Initiated by: MBL Environmental, Health and Safety Officer
Approved by: MBL President/Director
Date: June 23, 2008
Revision:  #3 – May 22, 2013

Distribution: MBL Community

1.0 Policy Statement:
MBL is committed to providing a safe, non-threatening and healthy working environment for all employees in the conduct of MBL research and education functions in the MBL’s laboratories and support facilities and on board the MBL’s collecting vessels.  MBL is also required to be in compliance with all relevant local, state and federal policies and guidelines for conduct of research.  With those goals in mind, the purpose of this policy is to clearly define the MBL’s position on “Pets in the MBL Workplace.”

2.0 Definitions:
A pet is defined as any personally owned, non-research animal kept for pleasure.  In addition to traditional pets such as dogs and cats, other mammals, fish, insects, birds, amphibians, snakes, and other non-research animals are also considered pets if they are personally owned and not on the MBL premises explicitly for research and education purposes.

3.0 In an effort to respond to concerns of health (especially allergies), fear and safety concerning pets, and to comply with the OSHA laboratory standard, which clearly states that there are no pets allowed in laboratories including but not limited to dogs, the policy is as follows:

3.1 Pets are not allowed in any MBL building including office and other non-research buildings and areas.

3.2 Pets are not allowed in any MBL vehicles, which includes collecting vessels.

NOTE: The above restrictions do not apply to MBL Housing which has its own pets policy.
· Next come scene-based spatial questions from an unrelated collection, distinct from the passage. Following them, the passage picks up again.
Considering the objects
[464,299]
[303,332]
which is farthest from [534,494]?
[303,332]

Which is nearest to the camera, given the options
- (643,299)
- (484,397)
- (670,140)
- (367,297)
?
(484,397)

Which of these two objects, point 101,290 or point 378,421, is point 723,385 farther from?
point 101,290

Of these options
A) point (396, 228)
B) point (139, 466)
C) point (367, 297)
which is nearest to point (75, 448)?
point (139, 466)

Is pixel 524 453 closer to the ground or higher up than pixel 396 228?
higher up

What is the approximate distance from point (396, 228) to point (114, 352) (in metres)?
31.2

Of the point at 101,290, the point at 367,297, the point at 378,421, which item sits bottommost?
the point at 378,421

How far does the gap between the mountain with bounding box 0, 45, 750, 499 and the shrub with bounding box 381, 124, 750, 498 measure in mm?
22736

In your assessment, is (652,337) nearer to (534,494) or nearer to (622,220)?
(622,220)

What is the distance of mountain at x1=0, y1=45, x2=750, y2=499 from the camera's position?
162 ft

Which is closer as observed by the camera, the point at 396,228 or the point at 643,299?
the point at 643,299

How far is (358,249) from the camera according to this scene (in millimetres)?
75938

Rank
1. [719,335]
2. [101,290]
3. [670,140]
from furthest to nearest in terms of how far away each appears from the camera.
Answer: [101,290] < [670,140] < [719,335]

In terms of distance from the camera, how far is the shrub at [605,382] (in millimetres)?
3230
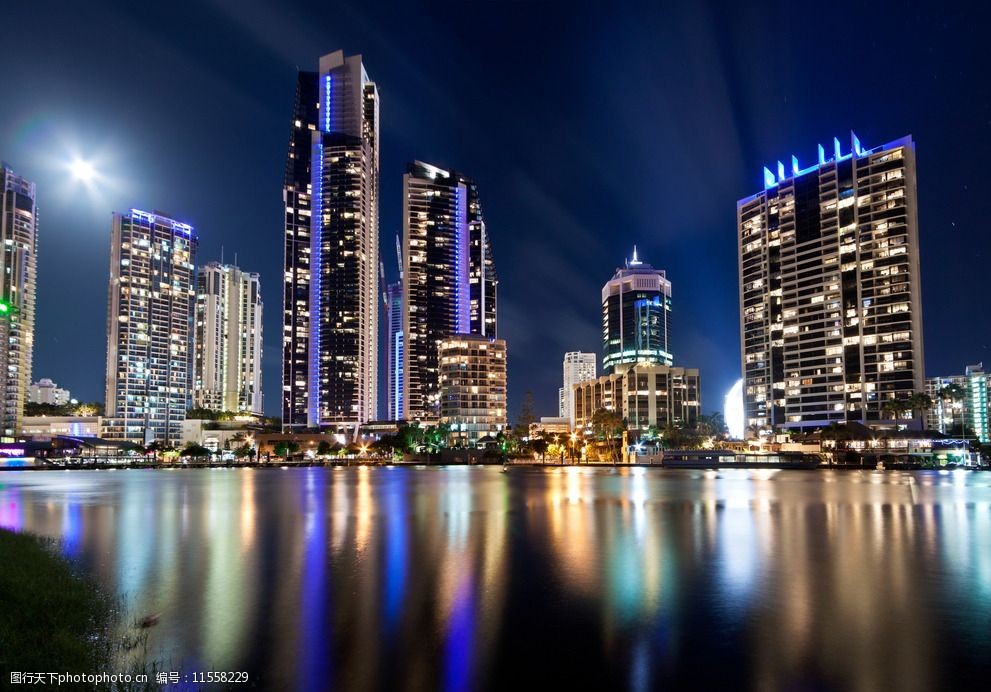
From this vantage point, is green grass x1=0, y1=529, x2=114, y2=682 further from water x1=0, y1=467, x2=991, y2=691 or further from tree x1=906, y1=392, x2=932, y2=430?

4.0 Pet owners are strongly discouraged from keeping their pets in their cars during work hours as it may represent a health threat for the pet.  Pets can suffer and possibly die when left in a car on a moderately warm day, or a cool day parked in direct sunlight, even with the windows slightly open.  Causing an animal to be subjected to unnecessary cruelty or suffering is illegal in Massachusetts and is punishable by imprisonment for up to one year and a fine of up to $1,000.  Authorities may be contacted if pets are found confined in a vehicle in a potentially dangerous situation.

5.0 Policy Clarification and Updates:
Policy clarification and updates are available from the Safety Office or the Facilities Office.